First: why is the battery so swollen? As it turns out, Li-ion battery packs tend to get inflated with Hydrogen gas. Hydrogen gas is produced by the Li-ion compound when over- or undercharged. As with all gasses, the volume reduces when they cool off, so people have been suggesting to pop the battery in the fridge for a bit. While this may seem like a decent solution, it's quite temporary of nature - batteries tend to get warm when you charge them. Also, the moist climate of a fridge is generally not too great for electronics.
A more long-term solution would be to get rid of the Hydrogen build-up altogether. In this Youtube video, MacUtisse explains the jist: pop the packs. The procedure he details in the video is the following:
- Click the battery out of the Macbook, and unscrew the torx screws along the rim.

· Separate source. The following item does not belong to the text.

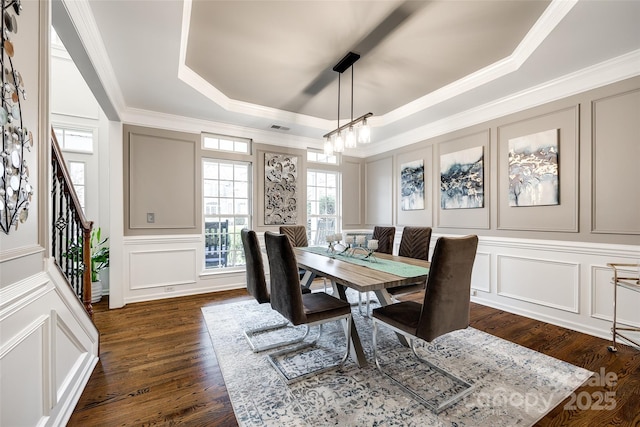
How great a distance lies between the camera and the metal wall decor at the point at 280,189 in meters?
4.69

- Take off the aluminium cover (have a look at the video to see the direction etc)
- Take this thing outside, for ventilation purposes.
- Pop the packs with a sharp (non-metallic, to prevent sparks) object and let the gas out
- Seal the deal with electrical tape (or some other thin but strong and air-tight tape)
- Screw the cover back on and click it back into your Macbook
- Hydrogen gas is very, very flamable! Don't try this anywhere near open fire or sparks - taking it outside would be a good starter.
- Use a non-metallic poking device (a sharpened piece of hardwood). When using metal, like a cutter, you will induce a spark. After some effort I managed to pop the first one with wood and it deflated cleanly. On the second and third ones I couldn't manage to get through with wood, so I used a cutter sideways (as detailed in the video). It caused a minor spark. On one of the bottom cells, I poked a hole in it from the side with a needle (as it was quite hard to reach), and it actually burned up the Hydrogen. Definitely not something I would do again!
- It's all glued together quite firmly, so be careful not to rip anything apart if you decide to seperate the packs. I personally didn't, and left the two unreachable packs inflated. This one is down to your judgement.
In general, I feel confident about the symptome cure. I realise it does not permanently solve the issue, but I hope to get another year out of this battery this way. I tried charging it, and it worked fine. Then I stress-tested the laptop, and it still worked fine.